In early 2020, the Santa Cruz City Council is expected to decide whether to remodel or rebuild the downtown library. The clock is ticking. If the city doesn’t decide soon, it risks losing the roughly $27 million of bond money dedicated to the library construction.
A downtown library committee of Mayor Justin Cummings, Vice Mayor Donna Meyers and councilmember Sandy Brown are studying the issue.
At Friday’s committee meeting at the library, Jayson Architects presented cost estimates and renderings of a potential remodel.
Jayson Architects Principal Abraham Jayson and Project Manager Katie Stuart presented two options for a partial renovation: a $27.2 million “base” plan and a $34.3 million plan with added features.
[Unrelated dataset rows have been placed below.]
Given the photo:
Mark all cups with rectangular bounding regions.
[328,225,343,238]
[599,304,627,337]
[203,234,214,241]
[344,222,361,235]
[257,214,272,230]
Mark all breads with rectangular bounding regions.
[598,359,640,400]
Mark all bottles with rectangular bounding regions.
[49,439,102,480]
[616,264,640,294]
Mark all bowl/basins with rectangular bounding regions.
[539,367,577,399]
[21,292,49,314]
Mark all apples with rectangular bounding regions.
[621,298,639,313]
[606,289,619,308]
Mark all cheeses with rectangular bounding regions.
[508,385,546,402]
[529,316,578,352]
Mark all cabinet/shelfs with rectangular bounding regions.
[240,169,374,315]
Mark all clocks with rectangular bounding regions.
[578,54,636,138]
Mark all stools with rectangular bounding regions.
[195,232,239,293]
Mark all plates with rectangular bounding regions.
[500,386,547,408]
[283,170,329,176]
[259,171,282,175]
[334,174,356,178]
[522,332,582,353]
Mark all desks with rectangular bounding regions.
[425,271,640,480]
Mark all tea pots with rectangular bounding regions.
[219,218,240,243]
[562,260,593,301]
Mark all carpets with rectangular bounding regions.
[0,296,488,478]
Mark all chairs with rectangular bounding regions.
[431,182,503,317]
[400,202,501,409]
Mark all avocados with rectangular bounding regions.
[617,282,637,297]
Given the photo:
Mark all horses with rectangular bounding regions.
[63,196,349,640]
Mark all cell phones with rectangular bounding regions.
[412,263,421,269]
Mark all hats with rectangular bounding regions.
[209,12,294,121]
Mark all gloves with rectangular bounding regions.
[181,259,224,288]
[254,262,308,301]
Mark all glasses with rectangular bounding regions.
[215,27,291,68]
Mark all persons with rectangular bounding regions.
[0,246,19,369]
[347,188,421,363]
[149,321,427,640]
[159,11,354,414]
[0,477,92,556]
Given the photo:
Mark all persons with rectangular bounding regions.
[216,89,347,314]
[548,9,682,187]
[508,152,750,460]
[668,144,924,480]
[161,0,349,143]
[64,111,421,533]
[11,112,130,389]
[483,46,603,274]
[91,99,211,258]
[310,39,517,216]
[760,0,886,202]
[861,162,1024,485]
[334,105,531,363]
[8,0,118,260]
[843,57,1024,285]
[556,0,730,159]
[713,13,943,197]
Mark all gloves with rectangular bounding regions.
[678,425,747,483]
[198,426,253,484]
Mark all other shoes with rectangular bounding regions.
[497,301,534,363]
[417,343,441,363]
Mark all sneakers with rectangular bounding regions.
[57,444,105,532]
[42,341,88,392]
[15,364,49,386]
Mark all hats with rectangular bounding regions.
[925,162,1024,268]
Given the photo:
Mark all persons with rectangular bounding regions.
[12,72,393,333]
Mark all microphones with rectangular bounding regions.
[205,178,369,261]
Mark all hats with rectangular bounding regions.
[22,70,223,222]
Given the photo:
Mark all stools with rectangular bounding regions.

Both plans include demolition of the one-story structures on the building’s perimeter and renovation of the main two-story structure.
If the city doesn’t have funding for the $34 million plan, it could start with the base plan, then add the extra features later.
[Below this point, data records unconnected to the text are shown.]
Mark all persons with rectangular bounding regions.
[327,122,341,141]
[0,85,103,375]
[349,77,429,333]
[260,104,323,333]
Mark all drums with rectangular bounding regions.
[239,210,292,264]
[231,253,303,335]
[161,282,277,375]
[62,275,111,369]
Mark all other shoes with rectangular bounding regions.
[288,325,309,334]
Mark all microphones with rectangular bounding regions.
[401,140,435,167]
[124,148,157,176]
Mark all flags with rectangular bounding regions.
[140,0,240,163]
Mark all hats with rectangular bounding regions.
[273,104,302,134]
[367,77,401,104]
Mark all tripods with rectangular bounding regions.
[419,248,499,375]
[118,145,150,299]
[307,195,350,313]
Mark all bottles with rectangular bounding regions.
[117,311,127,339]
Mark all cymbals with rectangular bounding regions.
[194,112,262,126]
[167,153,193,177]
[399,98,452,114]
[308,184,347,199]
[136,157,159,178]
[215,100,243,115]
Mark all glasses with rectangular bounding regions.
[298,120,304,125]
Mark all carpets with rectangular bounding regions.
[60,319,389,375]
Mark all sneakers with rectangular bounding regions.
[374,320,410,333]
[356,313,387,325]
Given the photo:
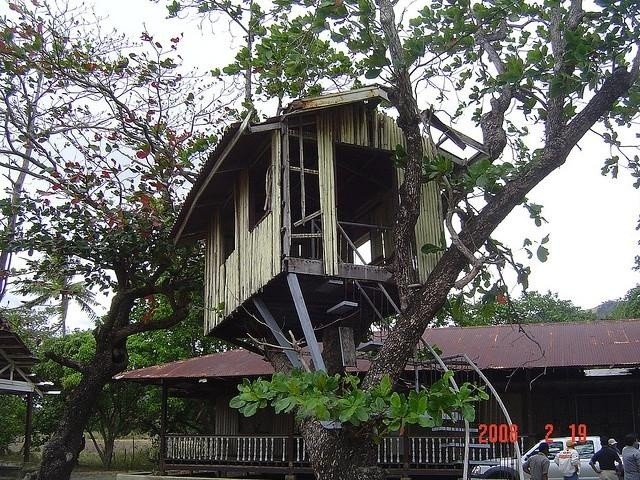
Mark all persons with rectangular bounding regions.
[523,435,639,480]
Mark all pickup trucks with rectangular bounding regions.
[468,434,625,480]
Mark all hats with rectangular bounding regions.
[566,440,573,447]
[607,439,617,446]
[536,443,548,453]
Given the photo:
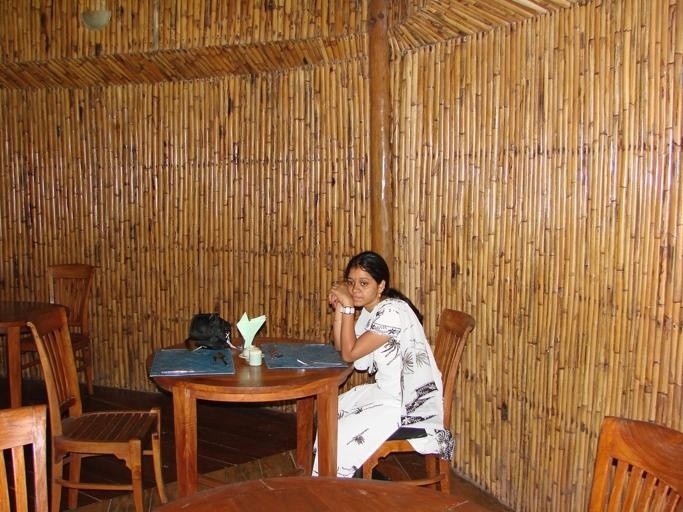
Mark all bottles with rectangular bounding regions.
[239,343,265,361]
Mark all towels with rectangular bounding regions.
[237,311,267,346]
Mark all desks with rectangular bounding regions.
[146,337,355,496]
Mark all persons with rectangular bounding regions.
[310,251,456,479]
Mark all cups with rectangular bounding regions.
[249,349,262,366]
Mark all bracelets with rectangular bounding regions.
[340,306,356,314]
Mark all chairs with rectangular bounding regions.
[21,263,96,395]
[587,417,683,512]
[0,405,50,512]
[362,308,474,493]
[27,306,169,512]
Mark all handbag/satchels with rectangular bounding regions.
[188,313,233,349]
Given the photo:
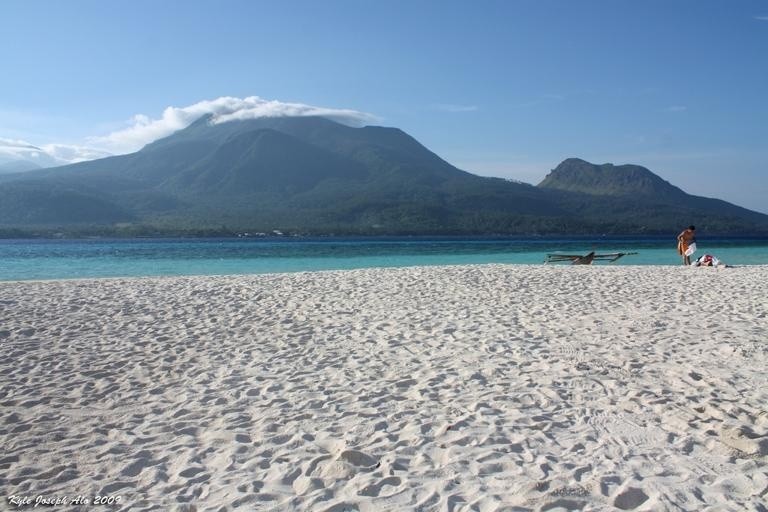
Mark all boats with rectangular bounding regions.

The base plan includes a reorganization of the library’s layout:
- A new main entrance facing city hall
- A new, larger children’s area on the first floor
- A new circulation desk next to the main entrance
- A new community room on the first floor
- Three small meeting rooms on the second floor
- A new but smaller area for adults on the second floor
- A new but smaller area for teens on the second floor
The extra features in the $34 million plan include:
- A second elevator
- Acoustic ceilings to cover pipes and wiring, and dampen noise
- Added toilets
- New wall finishes and a wall graphic
- Tall windows in the atrium to let in light
- Sliding doors in the children’s area and community room that open to a garden and patio
- Motorized window shades
Jayson said that the $34 million plan still would not be “premium level” or a “civic show piece.” He described the $34 million plan as a “modest quality building” and the base plan as a “low-cost building with a whole list of programmatic compromises.”
“You get your second elevator — critical for staff functionality. You get more restroom facilities — critical for the amount of people who are actually using the building on a regular basis,” Jayson said. “In addition to that, you get your acoustic ceilings — critical for the functionality of a library that is heavily occupied with kids and people that are inside, teens, meetings, etc.”
“And then there’s a whole layer of qualitative improvements,” he said. “Those things that we really love to design. The special things that make, kind of, a library sparkle. The kind of niches for the kids to sit in. Those fun little colorful playful elements that people want to go back to. Those really well-functioning spaces with premium materials that people want to relax and read a book all day.”
Renovation of the library is feasible with a $27 million budget. But, Jayson said, the community needs to understand that “significant compromises will need to be made.”
“And those are compromises regarding program, quality, and I would say, also important to your community, sustainability. So, it’s something for you to consider as a community as you make a decision about this process,” he said.
After the architects’ presentation, Santa Cruz Public Libraries director Susan Nemitz gave prepared remarks, listing her concerns about a remodel. A remodel would improve the library, but not to the community’s standards, she said.
Nemitz’s concerns include:
- The base plan calls for only five toilets, same number of toilets the library currently has, to serve 1,000 daily users. Also, with public single-use restrooms, sometimes people lock themselves for long periods to use drugs, she said. Multi-stall restrooms would be better, she said.
- Without landscaping, the base plan would invite camping and loitering.
- The downtown branch serves as a warehouse for the entire system. A remodel would result in a 30% loss of the library’s primary book collection, and a 12% collections loss system-wide.
- A remodel would not include enough space for teens, Nemitz said.
- A budget is not included for a temporary library during the remodel. Forty percent of the system’s collection would go offline for two years. And those who rely on the library for shelter when it rains would not have a place to go.
The council committee plans to hire an architecture firm to perform a similar analysis of a plan for a new library along with a parking garage and housing. That plan would cost more than a remodel, but a garage could help fund the project.
Friday’s audience of about 100 included many who wore stickers showing their support of a library remodel. Many people supporting a remodel do not want a new garage downtown.
Nemitz told the crowd, “I know you care deeply about this library. I know the whole community does. But I ask you to think long and hard before you move this direction. Because it will have some consequences to this community. And I know there’s discussion of support, and I know many of you here do not like this idea.
“But of doing a more detailed analysis about the cost and benefits of a library in a multi-use facility — in light of what this study shows, I would recommend that you do that analysis. Because I think at $27 million, you will not be content with what you’ve created.”